EXTRAIT |
---*---
La condition d'audience requise pour être désigné délégué syndical, énoncée à l'article L. 2143-3, alinéa 1er, du Code du travail, a été tempérée par un système de « repêchage ». Il est précisé à l'alinéa 2 de cet article que, « s'il ne reste, dans l'entreprise ou l'établissement, plus aucun candidat aux élections professionnelles qui remplit les conditions mentionnées au premier alinéa, une organisation syndicale représentative peut désigner un délégué syndical parmi les autres candidats ou, à défaut, parmi ses adhérents au sein de l'entreprise ou de l'établissement ».

La signification de cette disposition a été discutée dès l'adoption de la loi du 20 août 2008. Est assurément visée l'hypothèse dans laquelle tous les candidats présentés par un syndicat et ayant obtenu 10 % ont quitté l'entreprise entre deux élections (démission, licenciement). En revanche, la lettre du texte, en particulier les termes « s'il ne reste plus », doit-elle conduire à écarter toute possibilité de repêchage dès le résultat des élections, lorsque le syndicat n'a présenté aucun candidat susceptible d'être désigné dans les circonstances qui étaient celles de l'arrêt ?

La Cour de cassation a opté pour une interprétation restrictive des dispositions de l'article L. 2143-3 du Code du travail. La faculté de désigner un candidat n'ayant pas obtenu une audience d'au moins 10 % d'audience, ou à défaut un « simple adhérent », n'est pas une alternative dont le syndicat peut user lorsqu'il n'a pas de candidat remplissant cette condition, peu important la cause de cette « carence ». Elle ne joue que dans des circonstances dans lesquelles le syndicat avait présenté des candidats ayant obtenu l'audience requise, candidats dont il ne dispose plus en raison de la survenance d'évènements dont on pressent qu'ils doivent être indépendants de toute volonté de celui-ci comme, semble t-il, des candidats eux-mêmes. En conséquence, le syndicat qui n'a pas présenté de candidats, ou bien qui en a présenté un nombre insuffisant par rapport au nombre de délégués syndicaux susceptible d'être désignés, ne saurait se prévaloir de l'article L 2143-3 alinéa 2 du Code du travail. Cette lecture repose sur l'idée qu'un syndicat ne pourrait, en quelque sorte, se « dispenser » de la condition d'audience présidant en principe à la désignation du délégué syndical en ne présentant pas de candidats.

Tout en optant pour une telle lecture de l'article L. 2143-3, alinéa 2 du Code du travail, l'arrêt du 12 avril 2012 redonne une certaine actualité à une ancienne jurisprudence.
---*---
ENTRÉES |
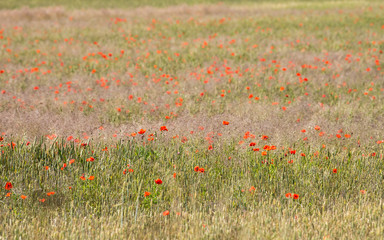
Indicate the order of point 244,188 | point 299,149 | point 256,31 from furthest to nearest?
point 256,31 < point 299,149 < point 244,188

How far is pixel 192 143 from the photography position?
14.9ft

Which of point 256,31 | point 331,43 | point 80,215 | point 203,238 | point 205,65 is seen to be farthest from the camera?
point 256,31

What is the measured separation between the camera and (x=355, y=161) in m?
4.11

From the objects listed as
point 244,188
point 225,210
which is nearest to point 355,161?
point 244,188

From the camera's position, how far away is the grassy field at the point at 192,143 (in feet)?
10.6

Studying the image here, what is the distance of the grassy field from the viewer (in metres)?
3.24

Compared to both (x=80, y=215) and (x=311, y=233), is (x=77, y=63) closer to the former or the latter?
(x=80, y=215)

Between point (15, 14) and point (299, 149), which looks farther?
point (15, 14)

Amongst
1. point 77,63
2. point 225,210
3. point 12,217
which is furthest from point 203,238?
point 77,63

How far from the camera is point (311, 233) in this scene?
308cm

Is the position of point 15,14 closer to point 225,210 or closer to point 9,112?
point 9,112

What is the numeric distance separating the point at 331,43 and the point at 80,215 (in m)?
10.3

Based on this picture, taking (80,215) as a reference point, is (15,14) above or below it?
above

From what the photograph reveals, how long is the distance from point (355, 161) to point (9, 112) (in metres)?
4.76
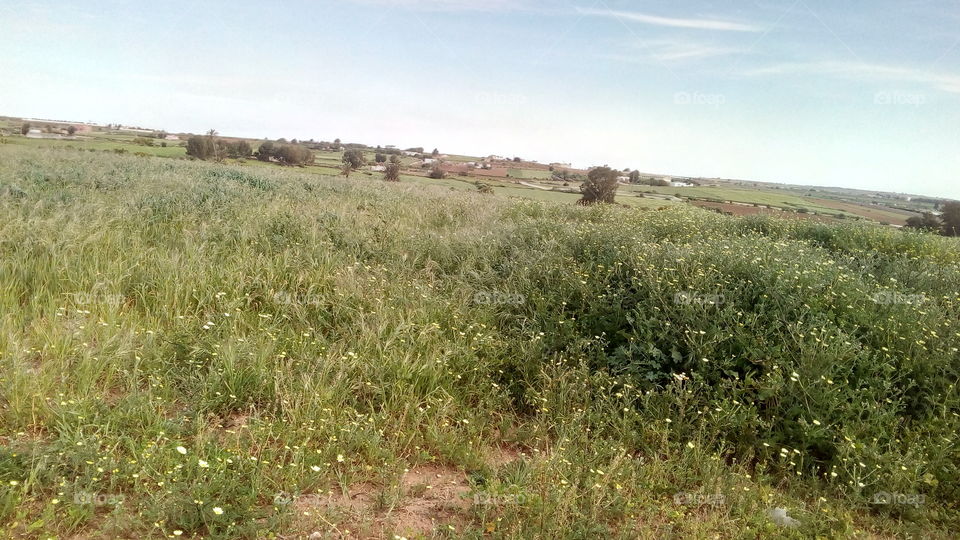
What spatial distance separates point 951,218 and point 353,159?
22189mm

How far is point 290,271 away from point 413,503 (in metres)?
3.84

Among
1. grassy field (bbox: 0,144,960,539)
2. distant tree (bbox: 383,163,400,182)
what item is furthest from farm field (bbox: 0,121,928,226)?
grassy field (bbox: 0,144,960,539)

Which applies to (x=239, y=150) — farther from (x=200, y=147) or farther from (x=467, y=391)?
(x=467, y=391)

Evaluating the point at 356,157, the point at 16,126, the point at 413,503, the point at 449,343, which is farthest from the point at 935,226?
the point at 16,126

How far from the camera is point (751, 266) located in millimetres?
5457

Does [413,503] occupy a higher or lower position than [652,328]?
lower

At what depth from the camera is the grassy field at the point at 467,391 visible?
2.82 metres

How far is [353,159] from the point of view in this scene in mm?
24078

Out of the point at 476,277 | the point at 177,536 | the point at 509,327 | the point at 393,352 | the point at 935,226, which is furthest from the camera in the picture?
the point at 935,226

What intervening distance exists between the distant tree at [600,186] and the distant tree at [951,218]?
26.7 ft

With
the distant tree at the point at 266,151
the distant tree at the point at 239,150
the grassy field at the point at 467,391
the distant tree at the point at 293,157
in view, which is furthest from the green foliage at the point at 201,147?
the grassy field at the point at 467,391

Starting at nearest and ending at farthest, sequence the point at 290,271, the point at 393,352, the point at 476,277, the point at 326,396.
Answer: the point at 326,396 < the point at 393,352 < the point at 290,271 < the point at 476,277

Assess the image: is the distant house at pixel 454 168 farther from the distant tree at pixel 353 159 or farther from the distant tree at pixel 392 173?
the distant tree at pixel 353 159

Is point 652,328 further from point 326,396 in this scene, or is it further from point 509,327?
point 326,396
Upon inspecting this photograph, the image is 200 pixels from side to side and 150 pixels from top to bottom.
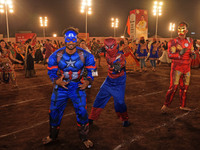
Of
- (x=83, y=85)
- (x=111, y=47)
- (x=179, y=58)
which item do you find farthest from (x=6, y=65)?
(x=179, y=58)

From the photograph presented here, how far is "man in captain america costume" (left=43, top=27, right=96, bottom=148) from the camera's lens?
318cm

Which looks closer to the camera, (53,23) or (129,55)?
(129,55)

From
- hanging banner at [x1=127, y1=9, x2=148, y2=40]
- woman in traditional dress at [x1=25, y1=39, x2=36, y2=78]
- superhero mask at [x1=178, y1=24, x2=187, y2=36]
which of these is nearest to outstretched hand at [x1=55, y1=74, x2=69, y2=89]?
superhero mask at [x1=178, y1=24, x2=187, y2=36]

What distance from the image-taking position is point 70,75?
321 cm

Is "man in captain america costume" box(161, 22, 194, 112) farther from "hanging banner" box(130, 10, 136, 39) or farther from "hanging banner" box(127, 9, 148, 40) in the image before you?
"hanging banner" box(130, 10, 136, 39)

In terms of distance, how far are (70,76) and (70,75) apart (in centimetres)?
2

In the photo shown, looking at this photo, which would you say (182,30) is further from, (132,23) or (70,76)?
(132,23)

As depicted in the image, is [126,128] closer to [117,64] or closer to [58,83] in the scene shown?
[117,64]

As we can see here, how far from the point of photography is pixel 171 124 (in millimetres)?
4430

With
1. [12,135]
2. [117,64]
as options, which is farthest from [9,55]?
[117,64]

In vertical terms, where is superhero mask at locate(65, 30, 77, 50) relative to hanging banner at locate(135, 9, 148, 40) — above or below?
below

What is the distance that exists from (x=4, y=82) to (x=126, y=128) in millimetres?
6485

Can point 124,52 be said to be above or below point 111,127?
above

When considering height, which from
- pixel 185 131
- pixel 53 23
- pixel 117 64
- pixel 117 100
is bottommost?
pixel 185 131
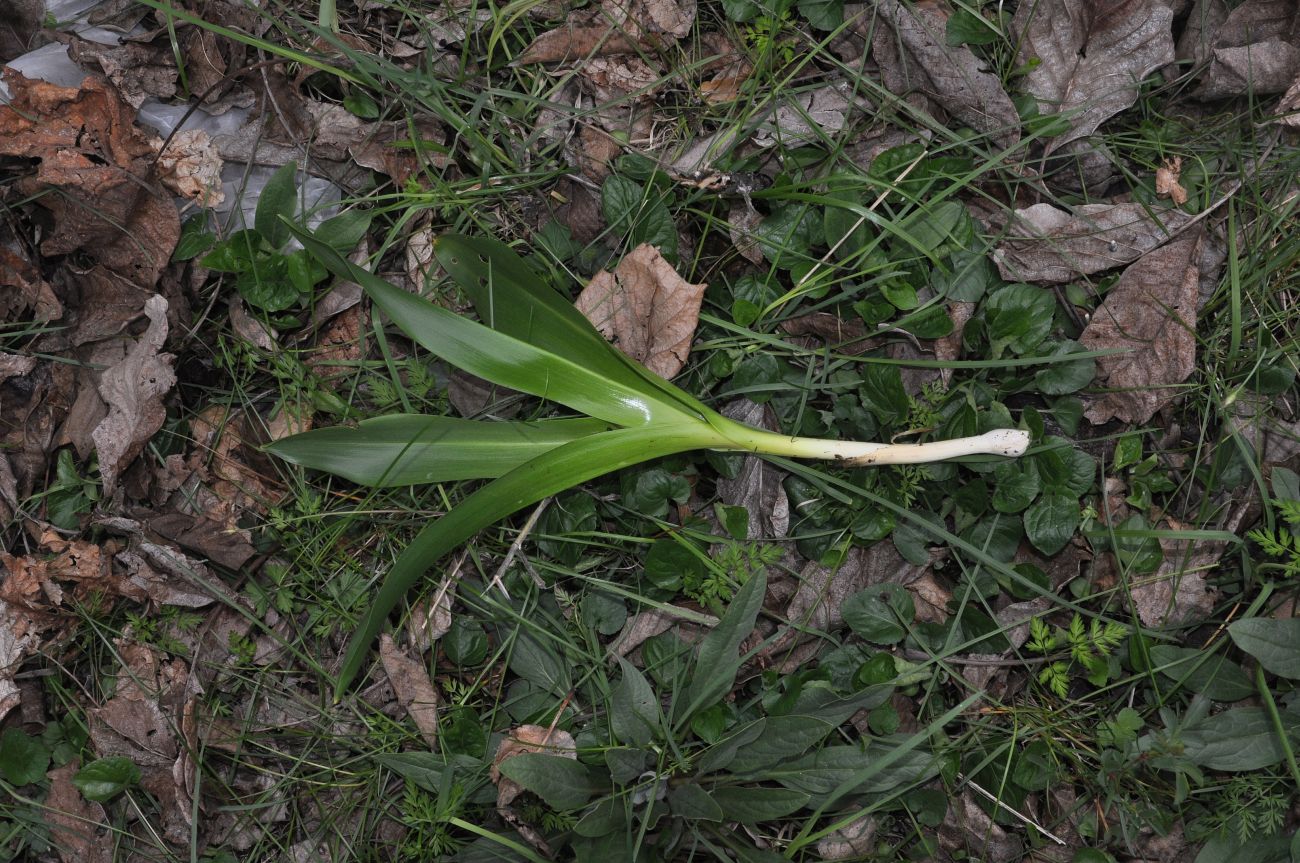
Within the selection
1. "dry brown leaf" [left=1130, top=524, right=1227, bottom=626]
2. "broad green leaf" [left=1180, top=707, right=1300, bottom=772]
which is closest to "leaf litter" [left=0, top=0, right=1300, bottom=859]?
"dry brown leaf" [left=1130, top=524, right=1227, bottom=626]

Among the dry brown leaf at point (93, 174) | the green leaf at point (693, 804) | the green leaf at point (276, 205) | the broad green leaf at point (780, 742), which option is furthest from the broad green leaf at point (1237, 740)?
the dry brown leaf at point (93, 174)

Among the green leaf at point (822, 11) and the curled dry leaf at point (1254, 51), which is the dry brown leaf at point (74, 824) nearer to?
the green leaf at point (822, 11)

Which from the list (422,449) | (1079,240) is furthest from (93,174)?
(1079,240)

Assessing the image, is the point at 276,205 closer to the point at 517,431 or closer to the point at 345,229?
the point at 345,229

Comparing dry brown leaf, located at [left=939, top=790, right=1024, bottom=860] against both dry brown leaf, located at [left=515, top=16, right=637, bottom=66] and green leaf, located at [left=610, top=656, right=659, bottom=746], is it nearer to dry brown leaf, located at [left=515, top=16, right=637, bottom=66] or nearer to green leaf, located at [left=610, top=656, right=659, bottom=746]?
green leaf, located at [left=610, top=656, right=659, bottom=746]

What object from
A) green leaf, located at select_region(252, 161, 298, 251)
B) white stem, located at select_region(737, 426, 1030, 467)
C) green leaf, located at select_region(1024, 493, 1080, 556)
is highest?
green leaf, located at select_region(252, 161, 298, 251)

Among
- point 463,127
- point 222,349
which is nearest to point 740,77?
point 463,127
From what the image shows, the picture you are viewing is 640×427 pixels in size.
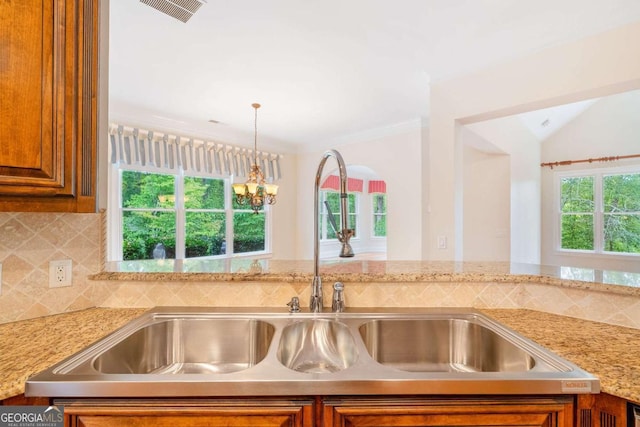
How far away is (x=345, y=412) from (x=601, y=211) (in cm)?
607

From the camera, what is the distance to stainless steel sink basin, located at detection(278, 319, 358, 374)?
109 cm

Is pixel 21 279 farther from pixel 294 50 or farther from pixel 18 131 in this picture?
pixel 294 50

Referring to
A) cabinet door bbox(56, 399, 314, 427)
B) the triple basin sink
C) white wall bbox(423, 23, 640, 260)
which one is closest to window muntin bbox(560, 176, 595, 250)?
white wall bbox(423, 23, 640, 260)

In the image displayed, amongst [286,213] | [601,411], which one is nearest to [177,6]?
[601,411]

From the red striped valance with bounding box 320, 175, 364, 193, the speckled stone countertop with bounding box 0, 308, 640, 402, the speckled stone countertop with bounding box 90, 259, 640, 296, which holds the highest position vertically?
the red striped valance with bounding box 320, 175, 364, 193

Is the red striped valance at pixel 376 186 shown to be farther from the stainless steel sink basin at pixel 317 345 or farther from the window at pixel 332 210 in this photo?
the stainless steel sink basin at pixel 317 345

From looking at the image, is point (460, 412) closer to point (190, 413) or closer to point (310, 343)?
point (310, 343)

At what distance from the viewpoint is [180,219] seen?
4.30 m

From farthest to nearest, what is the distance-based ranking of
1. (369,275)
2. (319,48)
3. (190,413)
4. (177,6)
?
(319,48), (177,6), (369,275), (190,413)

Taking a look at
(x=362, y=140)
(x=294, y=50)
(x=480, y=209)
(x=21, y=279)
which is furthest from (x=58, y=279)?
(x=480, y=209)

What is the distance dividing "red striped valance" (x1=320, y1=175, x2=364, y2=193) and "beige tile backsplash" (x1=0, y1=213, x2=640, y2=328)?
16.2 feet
---*---
TRAVAIL DEMANDÉ |
#1 Comptez les lignes des entrées qui contiennent la chaîne « looks », en tenant compte de la casse, et indiquez uniquement ce nombre.
#2 Poursuivez l'extrait sur la désignation du délégué syndical à la suite de sa dernière phrase.

CORRIGÉ |
#1 2

#2
Selon les termes de celui-ci, il « résulte » de l'article L. 2143-3, alinéa 2, du Code du travail que « le syndicat qui n'a présenté dans le périmètre de désignation lors des élections professionnelles aucun candidat susceptible d'être désigné délégué syndical ne peut invoquer » ces dispositions. Quelque peu obscur, l'énoncé est éclairé par le second attendu. La Cour de cassation y approuve le premier juge d'avoir annulé la désignation comme délégué syndical de l'établissement de Rochy Condé d'un salarié de cet établissement n'ayant pas été candidat aux élections, ni à celle du comité d'entreprise ni à celle des délégués du personnel de cet établissement.

Énoncée sous la forme d'une déduction de la règle énoncée à l'article L. 2143-3, alinéa 2, du Code du travail, la solution repose implicitement sur une exigence : l'appartenance du salarié à l'établissement au sein duquel il est désigné en qualité de délégué syndical. Bien qu'elle ne résulte d'aucun texte, cette condition, affirmée à travers quelques arrêts, retrouve ici une certaine vigueur. Lorsque l'entreprise comporte plusieurs établissements distincts pour la désignation des délégués syndicaux, le syndicat doit donc présenter comme candidats aux élections au moins un salarié travaillant dans chacun des établissements, sauf à se priver de la faculté de désigner des délégués syndicaux d'établissements. En dépit de l'incise « sauf situation particulière de nature à justifier cette carence » de candidat, dont on peine à imaginer ce qu'elle recouvre, la solution apparaît ainsi d'une grande rigueur.

Si cette concordance entre le périmètre de désignation du délégué syndical et celui dans lequel le salarié désigné travaille n'est pas expressément prévue par les textes et, par conséquent, aurait pu ne pas être reprise par la Cour de cassation après la loi du 20 août 2008, il est vrai qu'elle fait désormais écho à l'exigence d'une audience « personnelle ». Celle-ci implique que, bien que désigné par le syndicat et représentant ce dernier auprès de l'employeur, le délégué syndical a aussi désormais une légitimité électorale qui l'ancre à une collectivité déterminée dont il est membre. Mais l'argument pourrait tout aussi bien être renversé. Dès lors que l'audience du délégué syndical peut être indifféremment recueillie aux élections du comité d'entreprise ou des délégués du personnel, donc dans des périmètres qui peuvent être plus larges que celui dans lequel le salarié travaille, il n'apparaît pas impératif que le salarié désigné en tant que délégué syndical d'un établissement soit salarié dudit établissement.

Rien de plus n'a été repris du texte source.